→ Directions for this task
Starting at the line that contains "Luxurious Two Bedroom", reproduce every line through the end of the entries below, with no pictures in the copy.

(Material provided begins)

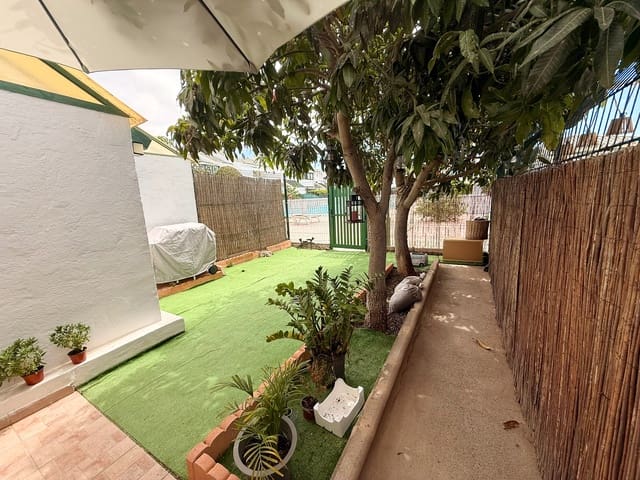 Appartement de 1 chambre à louer à Sonneland, San Bartolomé de Tirajana avec piscine - 1 100 € (Ref: 9930025)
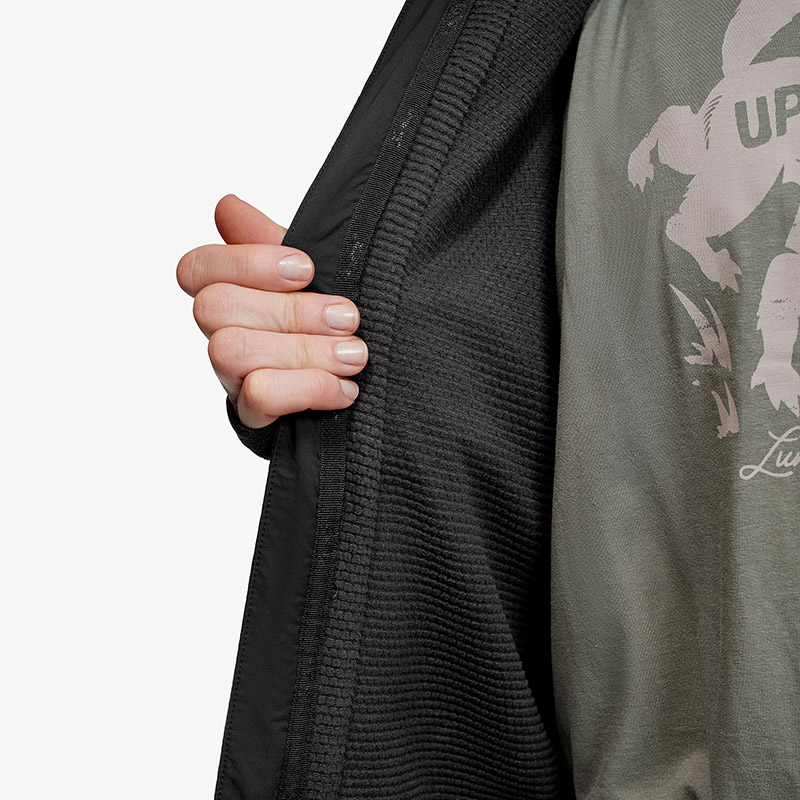 파드예 윈드브레이커 후디 여성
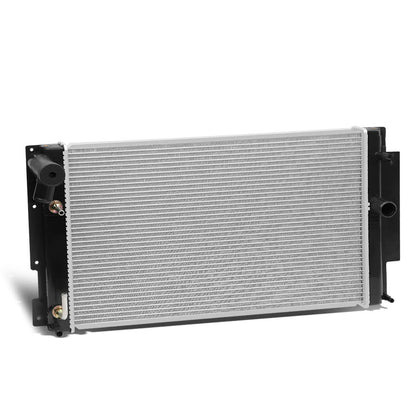 2011-2016 Scion tC OEM Radiator - Automatic Transmission
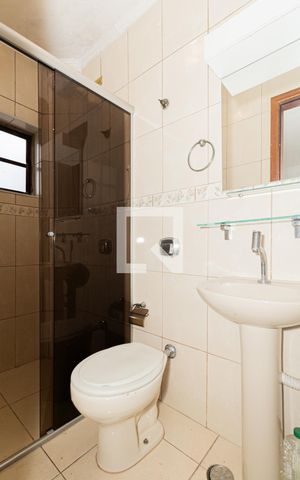 Casa à venda com 125m², 3 quartos e 2 vagasBanheiro da Suíte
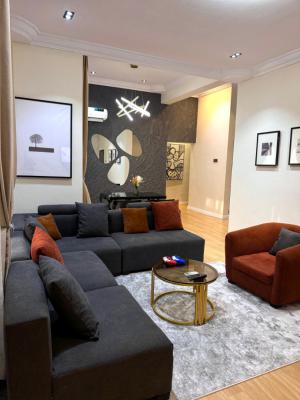 Luxurious Two Bedroom Apartment+ Pool +ps5, Lekki Phase 1, Lekki, Lagos, Flat / Apartment Short Let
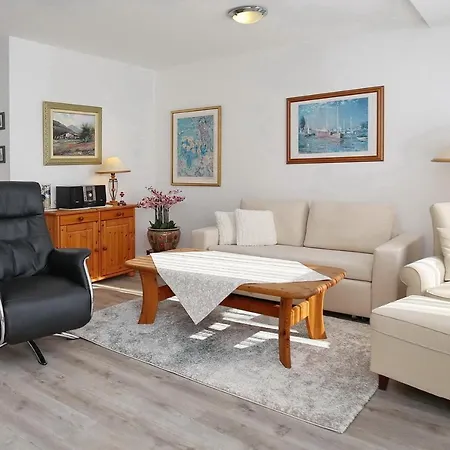 Suennslag 079 Apartmán *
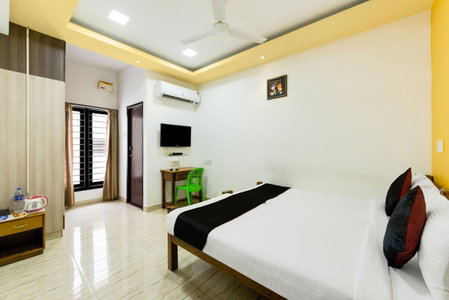 Sreedevi Residency, Chennai, India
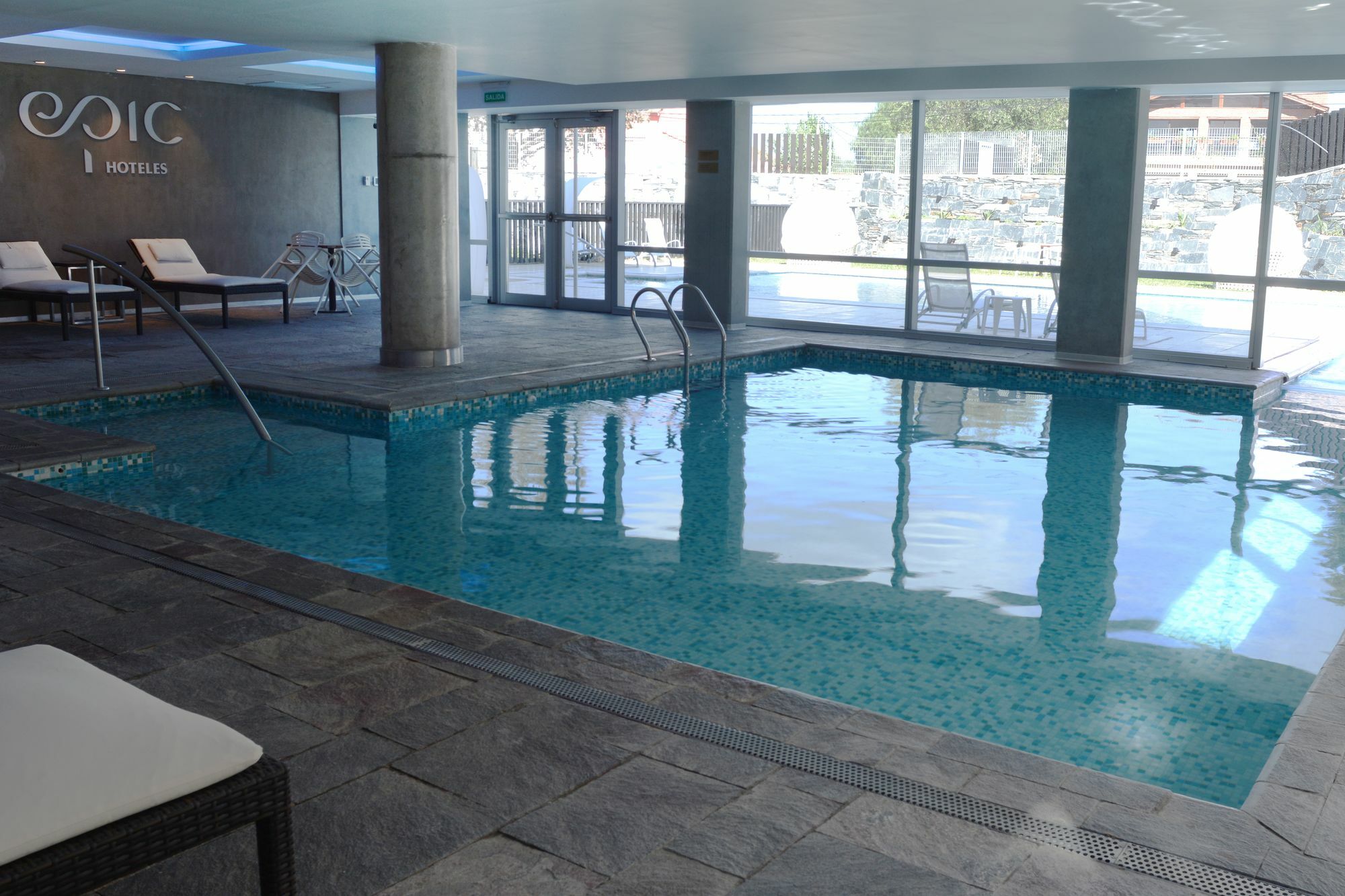 Epic Hotel Мерло Экстерьер фото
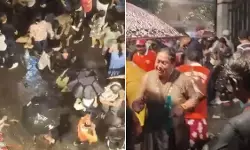 खरगे-राहुल ने कोलकाता में भगदड़ की घटना पर जताया गहरा दुख खरगे-राहुल ने कोलकाता में भगदड़ की घटना पर जताया गहरा दुख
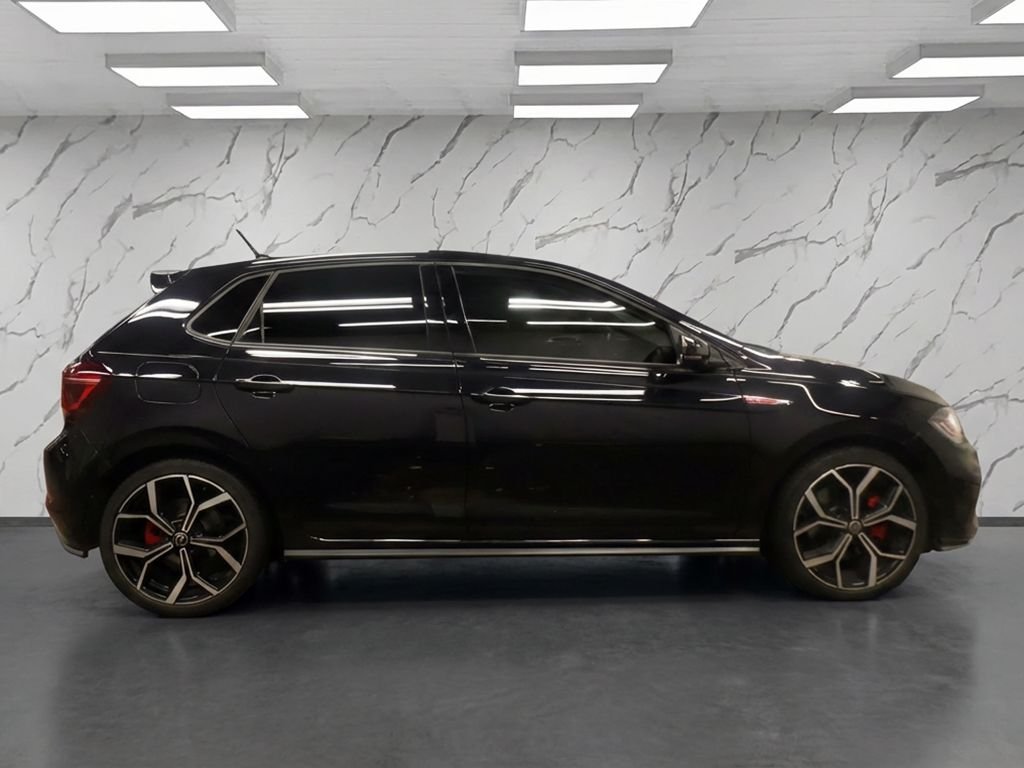 Used Volkswagen Polo 2022 for sale - 77534768: Photo 5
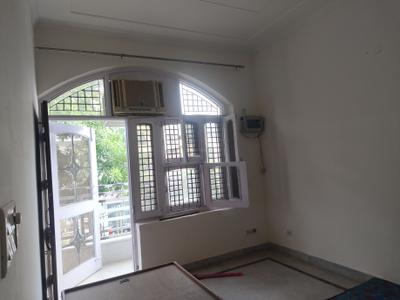 Bedroom Image of 1076 Sq.ft 2 BHK Independent House for rent in Alpha I Greater Noida for Rs. 20000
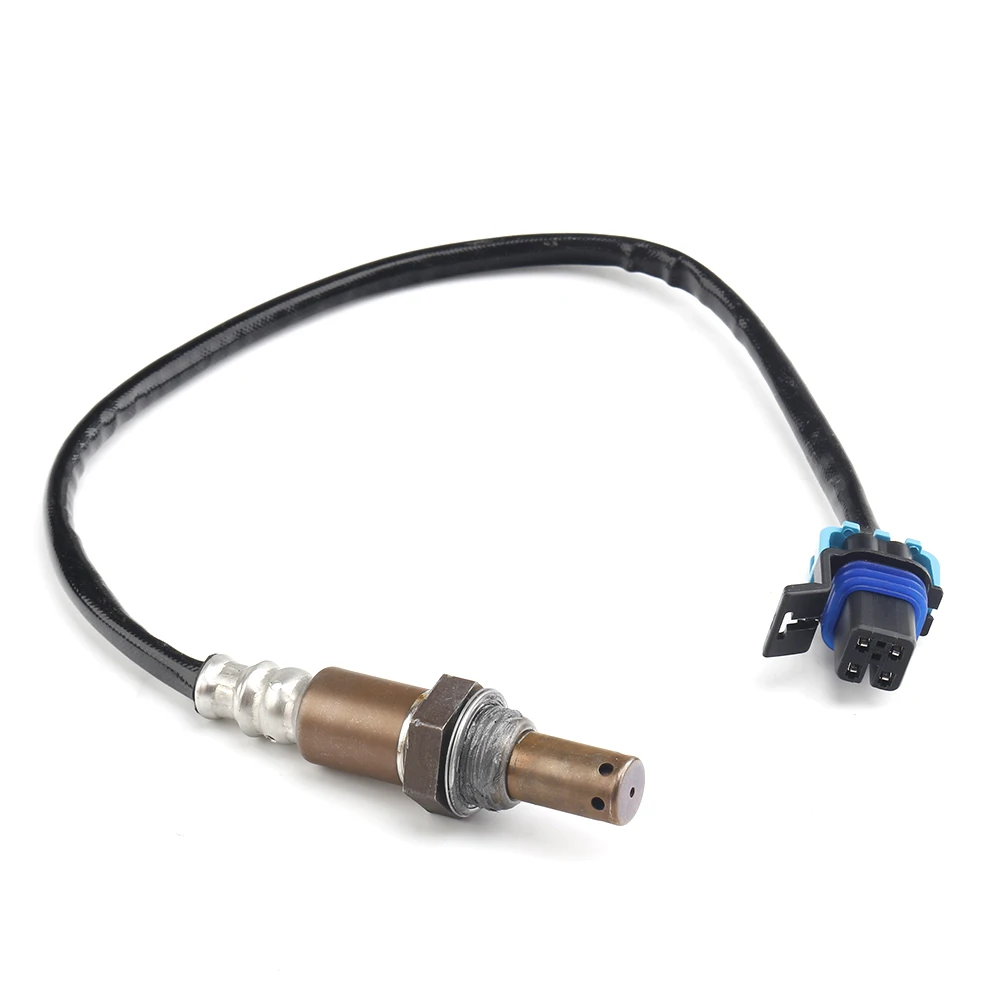 Кислородный датчик Lambda O2 12589321 для BUICK Люцерна CADILLAC ESCALADE лавина CHEVROLET GMC SIERR HUMMER 234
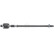 Inre styrled 240670 ABS, miniatyr 2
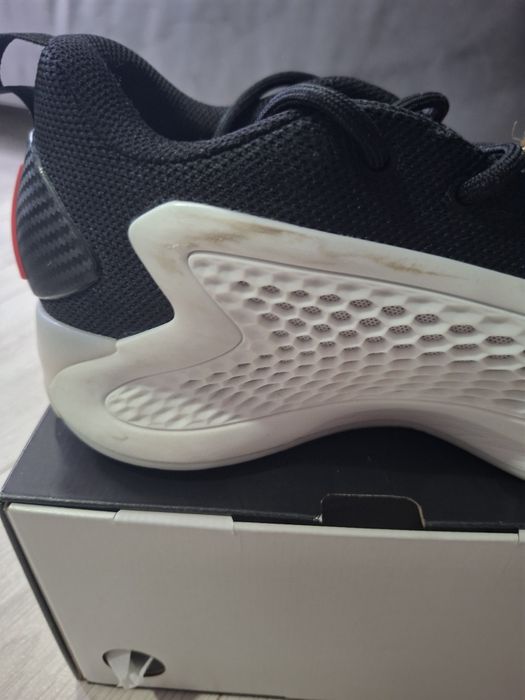 Adidas Anthony Edwards 1 Low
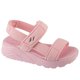 thumbnail image 1 of Sandalias Niñas Skechers UNO Lite Sunny Stand Rosado, 1 of 5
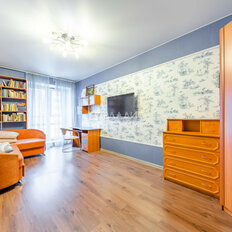 Квартира 61,2 м², 2-комнатная - изображение 5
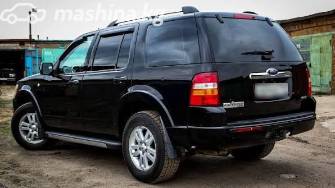 Ford Explorer IV 4.0 AT 4WD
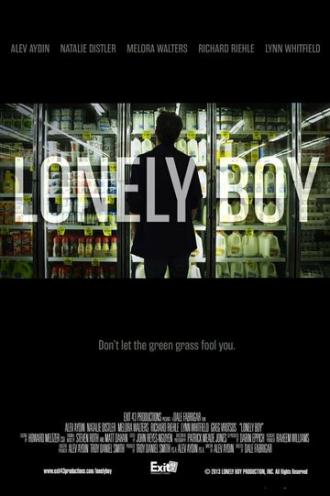 Lonely Boy (фильм 2013)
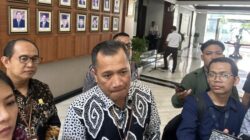 Prabowo Tunjuk Dirjen Perundang-undangan Kemenkum Jadi Ketua Pansel KY, Inilah Langkah Baru menuju Reformasi Hukum yang lebih Baik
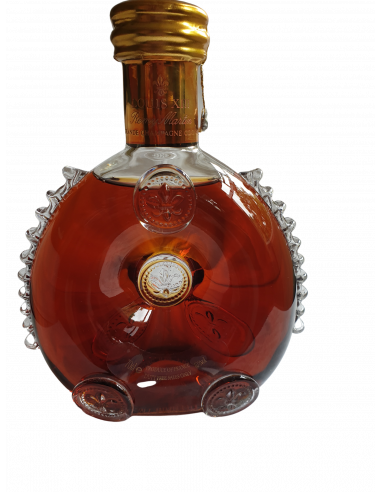 Remy Martin Louis XIII Grande Champagne Cognac Bottle - Remy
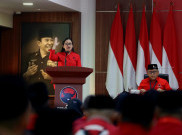 17 Rekomendasi Eksternal Rakernas III PDIP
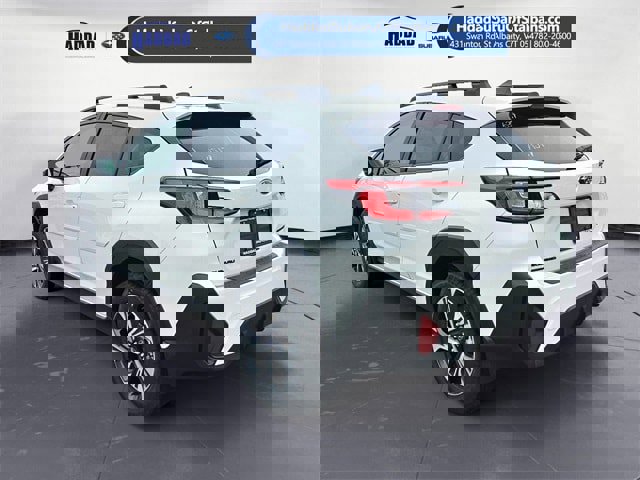 New 2026 Subaru Crosstrek 2.0i Premium image 3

(Material provided ends)

→ Written response
 Luxurious Two Bedroom Apartment+ Pool +ps5, Lekki Phase 1, Lekki, Lagos, Flat / Apartment Short Let
 Suennslag 079 Apartmán *
 Sreedevi Residency, Chennai, India
 Epic Hotel Мерло Экстерьер фото
 खरगे-राहुल ने कोलकाता में भगदड़ की घटना पर जताया गहरा दुख खरगे-राहुल ने कोलकाता में भगदड़ की घटना पर जताया गहरा दुख
 Used Volkswagen Polo 2022 for sale - 77534768: Photo 5
 Bedroom Image of 1076 Sq.ft 2 BHK Independent House for rent in Alpha I Greater Noida for Rs. 20000
 Кислородный датчик Lambda O2 12589321 для BUICK Люцерна CADILLAC ESCALADE лавина CHEVROLET GMC SIERR HUMMER 234
 Inre styrled 240670 ABS, miniatyr 2
 Adidas Anthony Edwards 1 Low
 thumbnail image 1 of Sandalias Niñas Skechers UNO Lite Sunny Stand Rosado, 1 of 5
 Квартира 61,2 м², 2-комнатная - изображение 5
 Ford Explorer IV 4.0 AT 4WD
 Lonely Boy (фильм 2013)
 Prabowo Tunjuk Dirjen Perundang-undangan Kemenkum Jadi Ketua Pansel KY, Inilah Langkah Baru menuju Reformasi Hukum yang lebih Baik
 Remy Martin Louis XIII Grande Champagne Cognac Bottle - Remy
 17 Rekomendasi Eksternal Rakernas III PDIP
 New 2026 Subaru Crosstrek 2.0i Premium image 3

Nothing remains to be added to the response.